**本文**.
▼
孫のダニエル・リフシッツさんがテルアビブで彼女の解放が確認される前に語っている。「彼女は生涯通じての人権活動家であり、平和活動家で、10年以上に渡って病気のパレスチナ人をガザ地区からイスラエルの病院まで連れて行き、病気や癌の治療を受けさせてきた」。彼女が解放された理由かもしれない。
彼女の証言からわかることは、人質は小グループに分けられ、別々のトンネルに拘束されている可能性が高いということだ。イスラエルのガザ地区地上侵攻を成功させるには、ハマスが築いた広大な地下トンネルの正確な地図と人質が拘束されている正確な位置が必要になってくるのだ。
敵の位置を知る技術とは
ハマスの地下トンネルの正確な地図を作るという課題に対してイスラエルの諜報部員が用いた技術は、ハイパースペクトル・イメージング技術というものだ。
▲
[保存済みエントリー]
▼
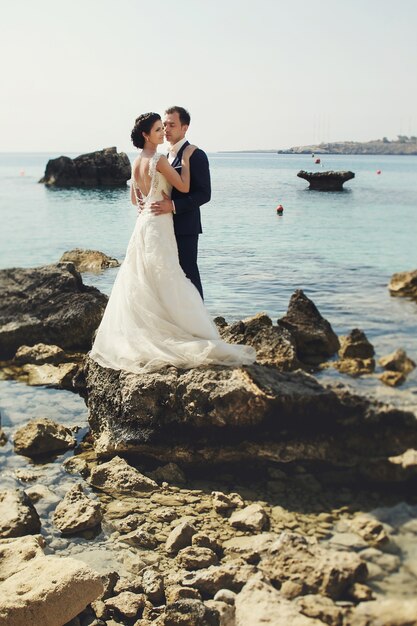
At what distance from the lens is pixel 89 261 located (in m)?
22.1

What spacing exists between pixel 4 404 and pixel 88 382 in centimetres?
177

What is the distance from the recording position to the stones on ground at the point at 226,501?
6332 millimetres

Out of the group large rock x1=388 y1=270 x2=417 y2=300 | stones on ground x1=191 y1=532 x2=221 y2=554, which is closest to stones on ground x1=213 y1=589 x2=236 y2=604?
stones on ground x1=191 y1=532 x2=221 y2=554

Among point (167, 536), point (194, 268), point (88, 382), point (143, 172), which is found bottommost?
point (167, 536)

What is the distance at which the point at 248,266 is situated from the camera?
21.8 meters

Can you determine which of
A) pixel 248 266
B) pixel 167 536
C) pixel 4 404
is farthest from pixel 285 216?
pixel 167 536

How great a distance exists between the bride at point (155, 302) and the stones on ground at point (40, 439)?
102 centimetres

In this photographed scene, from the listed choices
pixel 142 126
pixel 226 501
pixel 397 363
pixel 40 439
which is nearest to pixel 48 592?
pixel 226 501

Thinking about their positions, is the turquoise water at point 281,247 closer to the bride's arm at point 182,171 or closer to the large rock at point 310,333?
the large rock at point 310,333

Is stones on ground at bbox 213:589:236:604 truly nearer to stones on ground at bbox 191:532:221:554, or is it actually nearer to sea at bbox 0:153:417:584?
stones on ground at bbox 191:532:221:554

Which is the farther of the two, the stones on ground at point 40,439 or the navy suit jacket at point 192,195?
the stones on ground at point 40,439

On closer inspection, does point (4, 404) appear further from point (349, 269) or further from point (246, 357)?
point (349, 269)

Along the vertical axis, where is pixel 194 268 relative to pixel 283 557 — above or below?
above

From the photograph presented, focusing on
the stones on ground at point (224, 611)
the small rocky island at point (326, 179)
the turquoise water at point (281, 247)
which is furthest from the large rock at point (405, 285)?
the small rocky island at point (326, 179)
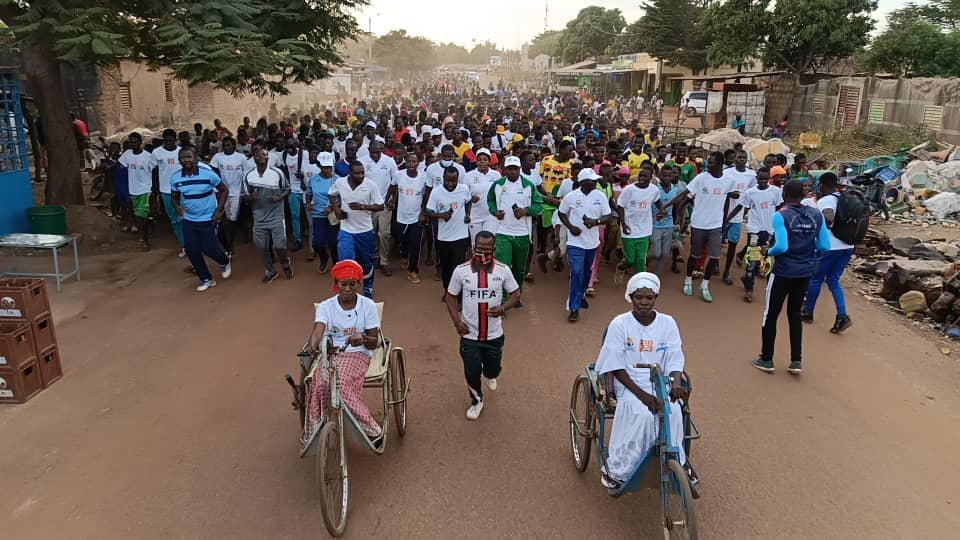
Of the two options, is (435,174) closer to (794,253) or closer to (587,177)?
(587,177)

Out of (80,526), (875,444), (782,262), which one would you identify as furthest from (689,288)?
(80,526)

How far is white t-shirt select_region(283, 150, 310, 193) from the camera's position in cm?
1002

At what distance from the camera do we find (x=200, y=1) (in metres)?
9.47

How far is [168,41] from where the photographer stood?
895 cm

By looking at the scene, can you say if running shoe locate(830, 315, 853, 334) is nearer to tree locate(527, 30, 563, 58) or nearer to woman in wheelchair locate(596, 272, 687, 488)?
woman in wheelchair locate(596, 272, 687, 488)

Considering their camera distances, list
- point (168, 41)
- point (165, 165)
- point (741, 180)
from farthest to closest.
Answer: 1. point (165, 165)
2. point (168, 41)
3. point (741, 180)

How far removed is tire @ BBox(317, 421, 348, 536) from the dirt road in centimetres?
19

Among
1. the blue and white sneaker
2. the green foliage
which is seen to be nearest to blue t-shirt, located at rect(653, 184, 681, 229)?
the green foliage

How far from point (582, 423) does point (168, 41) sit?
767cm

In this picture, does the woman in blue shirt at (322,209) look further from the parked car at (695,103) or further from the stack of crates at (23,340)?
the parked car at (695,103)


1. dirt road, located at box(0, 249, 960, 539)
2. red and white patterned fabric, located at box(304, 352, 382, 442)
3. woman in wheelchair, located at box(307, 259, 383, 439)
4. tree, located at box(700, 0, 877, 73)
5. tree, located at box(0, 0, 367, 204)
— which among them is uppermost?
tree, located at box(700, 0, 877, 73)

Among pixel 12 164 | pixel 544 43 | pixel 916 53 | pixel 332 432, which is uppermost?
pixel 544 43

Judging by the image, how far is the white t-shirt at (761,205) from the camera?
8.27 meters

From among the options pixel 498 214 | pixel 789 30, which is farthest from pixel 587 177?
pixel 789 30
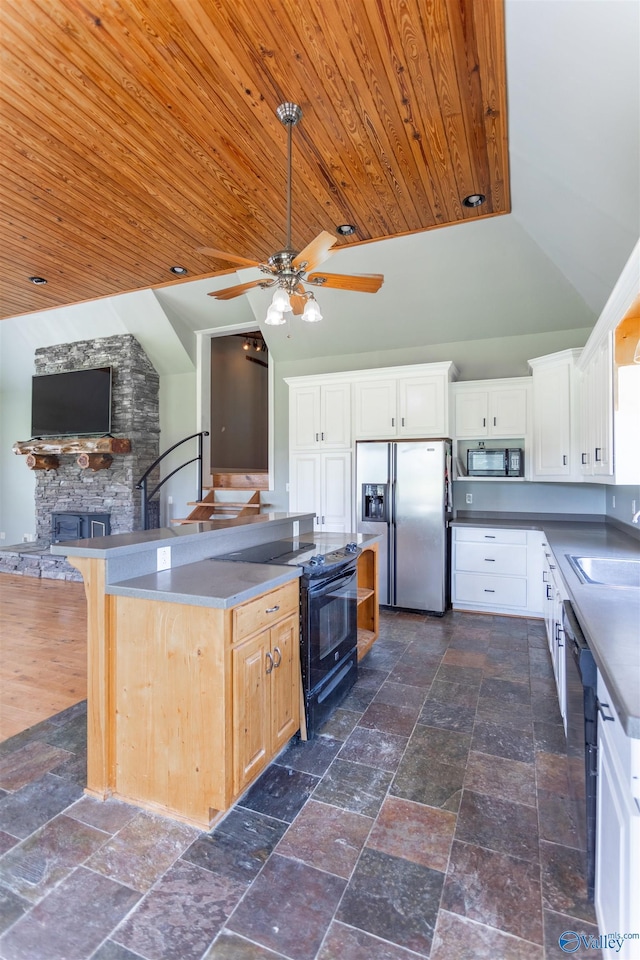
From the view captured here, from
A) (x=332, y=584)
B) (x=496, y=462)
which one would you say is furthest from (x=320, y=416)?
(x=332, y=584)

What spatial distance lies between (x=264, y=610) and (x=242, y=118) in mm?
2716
▲
**問題文**. 本文に出てくる地名（国名・都市名・地域名）を、重複なくすべて挙げよ。 エントリーは本文とは別の資料である。

**解答欄**. テルアビブ、ガザ地区、イスラエル